KOTA TANGERANG SELATAN, RADARBANTEN.CO.ID – Wali Kota Tangsel, Benyamin Davnie, menyampaikan apresiasi kepada jajaran Polres Kota Tangsel atas keseriusan dan langkah cepat mengusut kasus bullying yang melibatkan siswa di SMP Negeri 19 Tangerang Selatan.
Benyamin menegaskan, Pemerintah Kota Tangsel terus bersinergi dengan kepolisian dan seluruh pemangku kepentingan dalam penanganan kasus yang menyangkut perlindungan anak. Kolaborasi ini dianggap penting agar setiap persoalan dapat ditangani secara menyeluruh, baik dari sisi hukum maupun pemulihan korban.
“Kami mengapresiasi kepolisian yang bekerja secara profesional dan transparan. Ini penting untuk memberikan rasa aman, nyaman, dan keadilan di masyarakat,” ujar Benyamin, Kamis, 1 Januari 2025.
Terkait kasus bullying di SMPN 19, Pemkot Tangsel telah mengambil sejumlah langkah pendampingan psikologis kepada korban dan keluarga, termasuk orang tua serta saudara kandung korban, guna memastikan pemulihan mental berjalan optimal.
Selain itu, Pemkot juga memastikan hak-hak korban tetap terpenuhi, khususnya terkait keberlanjutan pendidikan. Pendampingan dilakukan agar korban dapat mengikuti proses belajar dengan baik tanpa tekanan psikologis berlebihan akibat peristiwa yang dialami.
Benyamin juga menyinggung perhatian pemerintah kota terhadap keluarga korban. Salah satu bentuk dukungan sosial diberikan kepada kakak kandung korban, yang baru lulus dari SMK jurusan administrasi perkantoran.
“Yang bersangkutan akan mulai bekerja sebagai tenaga pendukung di lingkungan Pemkot Tangsel pada Januari mendatang,” jelas Benyamin.

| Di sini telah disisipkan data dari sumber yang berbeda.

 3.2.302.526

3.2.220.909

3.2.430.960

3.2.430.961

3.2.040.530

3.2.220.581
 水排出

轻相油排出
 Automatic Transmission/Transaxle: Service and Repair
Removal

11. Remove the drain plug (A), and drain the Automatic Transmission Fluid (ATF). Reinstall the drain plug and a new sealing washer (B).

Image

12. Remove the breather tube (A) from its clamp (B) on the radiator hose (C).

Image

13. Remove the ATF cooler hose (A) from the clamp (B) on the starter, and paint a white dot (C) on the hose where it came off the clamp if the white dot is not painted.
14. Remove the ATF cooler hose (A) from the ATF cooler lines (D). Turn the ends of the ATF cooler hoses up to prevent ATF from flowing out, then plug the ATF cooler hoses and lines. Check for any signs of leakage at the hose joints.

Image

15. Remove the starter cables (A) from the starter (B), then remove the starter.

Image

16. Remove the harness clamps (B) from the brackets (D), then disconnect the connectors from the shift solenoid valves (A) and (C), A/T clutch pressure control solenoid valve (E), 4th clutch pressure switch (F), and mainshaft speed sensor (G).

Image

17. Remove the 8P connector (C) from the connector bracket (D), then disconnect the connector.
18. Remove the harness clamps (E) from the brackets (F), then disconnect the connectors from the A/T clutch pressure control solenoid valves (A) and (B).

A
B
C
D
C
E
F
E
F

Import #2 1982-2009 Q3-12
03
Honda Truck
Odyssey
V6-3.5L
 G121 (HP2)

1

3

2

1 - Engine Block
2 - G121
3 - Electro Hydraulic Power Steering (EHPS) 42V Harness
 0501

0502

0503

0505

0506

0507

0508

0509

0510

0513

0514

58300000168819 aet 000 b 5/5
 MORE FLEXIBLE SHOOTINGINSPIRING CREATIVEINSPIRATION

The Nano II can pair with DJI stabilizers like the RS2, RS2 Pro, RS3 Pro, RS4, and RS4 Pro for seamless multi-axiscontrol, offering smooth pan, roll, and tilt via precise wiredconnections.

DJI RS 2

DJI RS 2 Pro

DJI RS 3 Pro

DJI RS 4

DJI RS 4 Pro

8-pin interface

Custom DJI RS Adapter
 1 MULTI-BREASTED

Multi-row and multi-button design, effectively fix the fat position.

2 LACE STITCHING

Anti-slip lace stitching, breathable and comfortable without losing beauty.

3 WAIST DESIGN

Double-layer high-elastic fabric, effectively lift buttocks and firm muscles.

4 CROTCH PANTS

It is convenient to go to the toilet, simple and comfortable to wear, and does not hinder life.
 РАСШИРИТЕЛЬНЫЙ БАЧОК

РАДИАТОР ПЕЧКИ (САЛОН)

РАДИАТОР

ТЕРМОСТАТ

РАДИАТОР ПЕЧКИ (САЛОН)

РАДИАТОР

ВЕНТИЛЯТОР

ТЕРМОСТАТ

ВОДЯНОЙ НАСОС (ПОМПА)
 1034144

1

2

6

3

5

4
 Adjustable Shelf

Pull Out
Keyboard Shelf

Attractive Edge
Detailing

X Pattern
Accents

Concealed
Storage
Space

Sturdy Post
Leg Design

Benyamin menegaskan, penanganan kasus kekerasan terhadap anak tidak hanya berfokus pada penegakan hukum, tetapi juga pada pemulihan dan perlindungan korban secara berkelanjutan.
“Negara harus hadir. Anak-anak harus dilindungi, dan keluarga korban tidak boleh dibiarkan berjalan sendiri,” pungkasnya.